- Page text:

On 2/3/22 03:11, Yonghong Song wrote:
>
>
> On 2/2/22 5:47 AM, Timo Beckers wrote:
>> On 2/2/22 08:17, Yonghong Song wrote:
>>>
>>>
>>> On 2/1/22 10:07 AM, Vincent Li wrote:
>>>> On Fri, Jan 28, 2022 at 10:27 AM Vincent Li <vincent.mc.li@xxxxxxxxx> wrote:
>>>>>
>>>>> On Thu, Jan 27, 2022 at 5:50 PM Yonghong Song <yhs@xxxxxx> wrote:
>>>>>>
>>>>>>
>>>>>>
>>>>>> On 1/25/22 12:32 PM, Vincent Li wrote:
>>>>>>> On Tue, Jan 25, 2022 at 9:52 AM Vincent Li <vincent.mc.li@xxxxxxxxx> wrote:
>>>>>>>>
>>>>>>>> this is macro I suspected in my implementation that could cause issue with BTF
>>>>>>>>
>>>>>>>> #define ENABLE_VTEP 1
>>>>>>>> #define VTEP_ENDPOINT (__u32[]){0xec48a90a, 0xee48a90a, 0x1f48a90a,
>>>>>>>> 0x2048a90a, }
>>>>>>>> #define VTEP_MAC (__u64[]){0x562e984c3682, 0x582e984c3682,
>>>>>>>> 0x5eaaed93fdf2, 0x5faaed93fdf2, }
>>>>>>>> #define VTEP_NUMS 4
>>>>>>>>
>>>>>>>> On Tue, Jan 25, 2022 at 9:38 AM Vincent Li <vincent.mc.li@xxxxxxxxx> wrote:
>>>>>>>>>
>>>>>>>>> Hi
>>>>>>>>>
>>>>>>>>> While developing Cilium VTEP integration feature
>>>>>>>>> https://github.com/cilium/cilium/pull/17370, I found a strange issue
>>>>>>>>> that seems related to BTF and probably caused by my specific
>>>>>>>>> implementation, the issue is described in
>>>>>>>>> https://github.com/cilium/cilium/issues/18616, I don't know much about
>>>>>>>>> BTF and not sure if my implementation is seriously flawed or just some
>>>>>>>>> implementation bug or maybe not compatible with BTF. Strangely, the
>>>>>>>>> issue appears related to number of VTEPs I use, no problem with 1 or 2
>>>>>>>>> VTEP, 3, 4 VTEPs will have problem with BTF, any guidance from BTF
>>>>>>>>> experts are appreciated :-).

- Short problem: Write the next part of the email thread about the Cilium VTEP feature and its BTF problem, picking up right after its last sentence.

- Stored data:
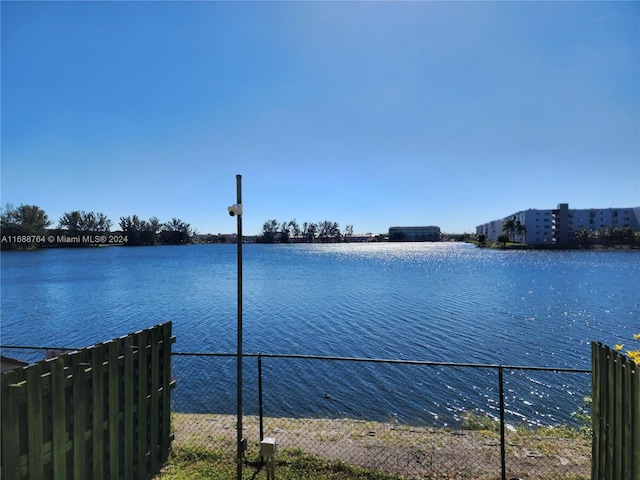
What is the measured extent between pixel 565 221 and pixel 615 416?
157 metres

- Response:
>>>>>>>>>
>>>>>>>>> Thanks
>>>>>>>>>
>>>>>>>>> Vincent
>>>>>>>
>>>>>>> Sorry for previous top post
>>>>>>>
>>>>>>> it looks the compiler compiles the cilium bpf_lxc.c to bpf_lxc.o
>>>>>>> differently and added " [21] .rodata.cst32 PROGBITS
>>>>>>> 0000000000000000 00011e68" when following macro exceeded 2 members
>>>>>>>
>>>>>>> #define VTEP_ENDPOINT (__u32[]){0xec48a90a, 0xee48a90a, 0x1f48a90a,
>>>>>>> 0x2048a90a, }
>>>>>>>
>>>>>>> no ".rodata.cst32" compiled in bpf_lxc.o when above VTEP_ENDPOINT
>>>>>>> member <=2. any reason why compiler would do that?
>>>>>>
>>>>>> Regarding to why compiler generates .rodata.cst32, the reason is
>>>>>> you have some 32-byte constants which needs to be saved somewhere.
>>>>>> For example,
>>>>>>
>>>>>> $ cat t.c
>>>>>> struct t {
>>>>>> long c[2];
>>>>>> int d[4];
>>>>>> };
>>>>>> struct t g;
>>>>>> int test()
>>>>>> {
>>>>>> struct t tmp = {.c = {1, 2}, .d = {3, 4}};
>>>>>> g = tmp;
>>>>>> return 0;
>>>>>> }
>>>>>>
>>>>>> $ clang -target bpf -O2 -c t.c
>>>>>> $ llvm-readelf -S t.o
>>>>>> ...
>>>>>> [ 4] .rodata.cst32 PROGBITS 0000000000000000 0000a8 000020
>>>>>> 20 AM 0 0 8
>>>>>> ...
>>>>>>
>>>>>> In the above code, if you change the struct size, say from 32 bytes to
>>>>>> 40 bytes, the rodata.cst32 will go away.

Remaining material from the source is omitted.